In conclusion, our study confirmed that circulating ZAG decreased in PCOS, especially in obese women or those with high blood glucose. Associations between ZAG expression and obesity, insulin resistance, glucose and lipid metabolism, inflammatory status, and hyperandrogenism in patients might therefore be involved in the development of PCOS. Furthermore, our study also found that treatments up-regulated serum ZAG levels in PCOS patients.
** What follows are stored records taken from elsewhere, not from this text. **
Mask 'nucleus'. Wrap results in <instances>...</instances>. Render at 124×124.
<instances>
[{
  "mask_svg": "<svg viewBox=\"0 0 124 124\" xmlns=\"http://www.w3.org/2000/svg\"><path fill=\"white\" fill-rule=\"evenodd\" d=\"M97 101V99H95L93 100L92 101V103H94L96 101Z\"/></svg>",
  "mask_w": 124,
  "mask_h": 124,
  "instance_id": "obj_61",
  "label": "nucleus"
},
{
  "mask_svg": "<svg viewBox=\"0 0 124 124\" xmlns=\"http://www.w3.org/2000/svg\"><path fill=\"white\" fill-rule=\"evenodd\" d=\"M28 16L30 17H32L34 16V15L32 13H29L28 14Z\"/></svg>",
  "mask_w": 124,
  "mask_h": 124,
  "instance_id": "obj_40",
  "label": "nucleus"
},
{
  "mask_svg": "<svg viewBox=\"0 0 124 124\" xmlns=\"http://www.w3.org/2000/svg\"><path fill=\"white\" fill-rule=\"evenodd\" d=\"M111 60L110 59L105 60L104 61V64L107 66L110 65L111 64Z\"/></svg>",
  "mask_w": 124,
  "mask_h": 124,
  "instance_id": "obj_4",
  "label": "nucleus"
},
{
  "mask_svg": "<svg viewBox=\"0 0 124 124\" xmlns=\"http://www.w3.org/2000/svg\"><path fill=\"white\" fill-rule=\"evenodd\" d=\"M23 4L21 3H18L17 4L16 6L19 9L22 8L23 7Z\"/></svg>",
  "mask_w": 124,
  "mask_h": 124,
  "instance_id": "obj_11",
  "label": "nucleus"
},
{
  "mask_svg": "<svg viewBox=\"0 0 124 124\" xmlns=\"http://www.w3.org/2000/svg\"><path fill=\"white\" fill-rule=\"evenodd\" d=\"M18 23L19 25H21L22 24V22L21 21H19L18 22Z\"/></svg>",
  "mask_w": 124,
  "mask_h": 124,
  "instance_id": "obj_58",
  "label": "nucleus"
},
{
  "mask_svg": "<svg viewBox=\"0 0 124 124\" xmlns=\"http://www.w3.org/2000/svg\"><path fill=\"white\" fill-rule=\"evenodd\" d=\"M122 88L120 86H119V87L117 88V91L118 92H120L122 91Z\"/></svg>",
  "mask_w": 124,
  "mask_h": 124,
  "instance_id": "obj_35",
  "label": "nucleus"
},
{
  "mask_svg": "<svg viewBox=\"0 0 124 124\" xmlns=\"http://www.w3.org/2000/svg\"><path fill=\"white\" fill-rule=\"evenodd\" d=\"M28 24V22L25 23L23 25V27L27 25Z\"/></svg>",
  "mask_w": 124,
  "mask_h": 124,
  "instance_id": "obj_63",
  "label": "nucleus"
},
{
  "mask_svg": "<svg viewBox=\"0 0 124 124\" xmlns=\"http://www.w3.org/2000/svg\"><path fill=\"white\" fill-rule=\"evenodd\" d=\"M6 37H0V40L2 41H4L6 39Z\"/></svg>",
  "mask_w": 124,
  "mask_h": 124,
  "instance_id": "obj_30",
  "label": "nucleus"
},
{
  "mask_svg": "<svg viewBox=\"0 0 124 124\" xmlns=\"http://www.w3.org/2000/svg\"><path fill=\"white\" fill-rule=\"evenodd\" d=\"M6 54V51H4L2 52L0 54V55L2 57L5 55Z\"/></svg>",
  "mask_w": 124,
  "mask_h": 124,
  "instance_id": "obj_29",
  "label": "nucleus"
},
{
Circulating ZAG is closely related to PCOS and might be an important adipokine involved in the occurrence and development of PCOS. ZAG might also be used as a new observational indicator for treatment of PCOS. A larger sample size, longer longitudinal evaluation, and more intensive studies are needed to appropriately investigate the characteristics of ZAG levels in PCOS patients, and possible underlying mechanisms of action.

Acknowledgments

We thank the participating outpatients at the Endocrinology Department of the Third Affiliated Hospital of Guangzhou Medical University for their valuable contributions.

Disclosure

None of the authors have any potential conflicts of interest associated with this research.

Funding

This study was supported by the National Natural Science Foundation of China (No. 81200607) and the project of the Key Laboratory for Major Obstetric Diseases of Guangdong Higher Education Institutes (No. 2012Z05).